Exercise directions — Retype the lines from the one containing "From the boy" through the one containing "Answer: select_region(735, 280, 776, 340): building", both included, with nothing else.

Supplied material —
* * * * * * * * *
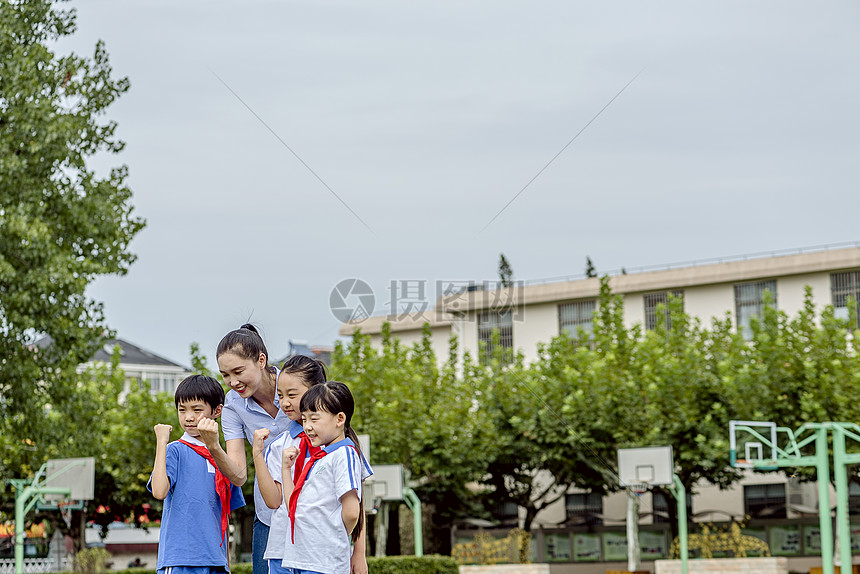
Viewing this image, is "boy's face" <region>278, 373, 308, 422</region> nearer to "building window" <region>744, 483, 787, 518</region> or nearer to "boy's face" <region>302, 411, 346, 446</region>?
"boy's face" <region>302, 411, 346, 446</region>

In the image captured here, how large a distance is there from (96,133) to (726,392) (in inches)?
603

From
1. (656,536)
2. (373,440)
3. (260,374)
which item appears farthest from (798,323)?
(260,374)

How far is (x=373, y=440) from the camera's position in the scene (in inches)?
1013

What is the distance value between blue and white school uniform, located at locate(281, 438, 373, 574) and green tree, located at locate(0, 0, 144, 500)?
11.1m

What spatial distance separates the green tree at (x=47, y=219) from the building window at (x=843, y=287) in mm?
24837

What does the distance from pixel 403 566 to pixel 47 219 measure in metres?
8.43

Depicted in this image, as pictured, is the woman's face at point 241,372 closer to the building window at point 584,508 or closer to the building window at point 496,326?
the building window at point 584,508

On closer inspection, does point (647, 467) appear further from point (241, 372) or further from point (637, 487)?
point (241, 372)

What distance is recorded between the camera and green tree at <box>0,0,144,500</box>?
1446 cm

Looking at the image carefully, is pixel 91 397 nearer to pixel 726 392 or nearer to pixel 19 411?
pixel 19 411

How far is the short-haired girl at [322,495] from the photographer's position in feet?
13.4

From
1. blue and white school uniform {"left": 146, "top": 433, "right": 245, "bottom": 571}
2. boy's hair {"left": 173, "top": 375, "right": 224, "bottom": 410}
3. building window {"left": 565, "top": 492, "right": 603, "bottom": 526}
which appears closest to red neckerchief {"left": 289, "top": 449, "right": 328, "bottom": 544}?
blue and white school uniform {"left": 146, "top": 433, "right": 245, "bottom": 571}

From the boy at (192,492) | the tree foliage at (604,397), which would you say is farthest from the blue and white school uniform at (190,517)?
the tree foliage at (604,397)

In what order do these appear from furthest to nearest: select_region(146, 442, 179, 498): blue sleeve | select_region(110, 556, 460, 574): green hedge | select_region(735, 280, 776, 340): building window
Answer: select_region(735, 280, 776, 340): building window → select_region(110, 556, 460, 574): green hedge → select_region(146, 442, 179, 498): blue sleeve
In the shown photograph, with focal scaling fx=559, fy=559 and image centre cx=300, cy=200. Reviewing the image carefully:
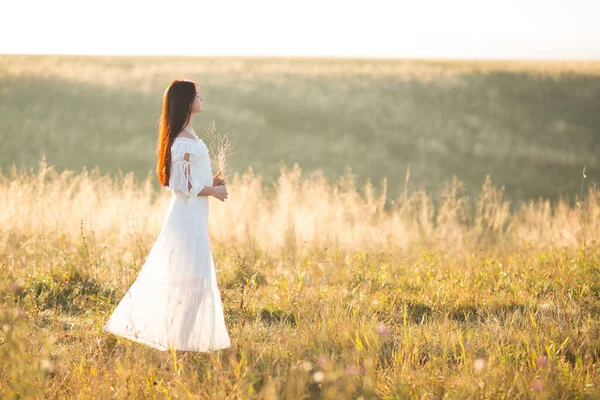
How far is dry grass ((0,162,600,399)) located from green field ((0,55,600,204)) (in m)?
* * * * * * * * *
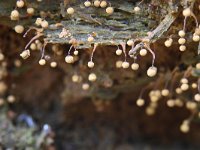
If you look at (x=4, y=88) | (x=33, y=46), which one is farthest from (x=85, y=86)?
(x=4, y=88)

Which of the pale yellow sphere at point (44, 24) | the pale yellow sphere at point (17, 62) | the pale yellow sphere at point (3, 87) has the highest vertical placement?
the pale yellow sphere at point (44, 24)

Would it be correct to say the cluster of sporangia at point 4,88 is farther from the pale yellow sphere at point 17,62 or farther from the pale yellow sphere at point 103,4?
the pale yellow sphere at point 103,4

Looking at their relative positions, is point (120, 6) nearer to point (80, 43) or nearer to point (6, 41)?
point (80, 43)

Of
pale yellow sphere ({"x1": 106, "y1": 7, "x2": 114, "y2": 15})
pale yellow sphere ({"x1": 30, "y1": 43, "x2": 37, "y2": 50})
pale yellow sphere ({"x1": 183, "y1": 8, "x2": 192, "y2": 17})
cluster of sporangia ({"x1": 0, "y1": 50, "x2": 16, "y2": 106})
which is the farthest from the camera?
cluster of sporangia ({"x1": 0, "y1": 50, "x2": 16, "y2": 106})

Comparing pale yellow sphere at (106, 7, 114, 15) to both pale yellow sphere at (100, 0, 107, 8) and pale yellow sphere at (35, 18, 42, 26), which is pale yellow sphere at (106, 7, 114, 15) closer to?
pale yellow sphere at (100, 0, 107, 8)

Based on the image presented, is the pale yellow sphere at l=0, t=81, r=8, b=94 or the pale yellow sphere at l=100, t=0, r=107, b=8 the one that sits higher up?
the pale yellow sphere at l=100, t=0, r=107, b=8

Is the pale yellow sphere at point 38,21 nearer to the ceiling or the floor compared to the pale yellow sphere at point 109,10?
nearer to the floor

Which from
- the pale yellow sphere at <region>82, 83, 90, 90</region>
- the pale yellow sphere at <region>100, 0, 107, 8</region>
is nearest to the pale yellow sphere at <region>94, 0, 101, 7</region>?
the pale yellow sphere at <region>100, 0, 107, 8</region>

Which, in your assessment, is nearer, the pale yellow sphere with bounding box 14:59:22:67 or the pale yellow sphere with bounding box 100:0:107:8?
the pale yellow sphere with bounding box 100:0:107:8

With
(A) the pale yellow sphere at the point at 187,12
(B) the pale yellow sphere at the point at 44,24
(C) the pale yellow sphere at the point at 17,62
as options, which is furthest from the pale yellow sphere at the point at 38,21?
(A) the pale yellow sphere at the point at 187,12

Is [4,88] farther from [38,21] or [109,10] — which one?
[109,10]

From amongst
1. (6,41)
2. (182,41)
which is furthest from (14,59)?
* * * * * * * * *
Answer —
From the boy at (192,492) | the tree foliage at (604,397), which would you say is farthest from the blue and white school uniform at (190,517)?
the tree foliage at (604,397)

In what order do these appear from furthest to nearest: select_region(146, 442, 179, 498): blue sleeve | select_region(110, 556, 460, 574): green hedge | select_region(735, 280, 776, 340): building window
Answer: select_region(735, 280, 776, 340): building window → select_region(110, 556, 460, 574): green hedge → select_region(146, 442, 179, 498): blue sleeve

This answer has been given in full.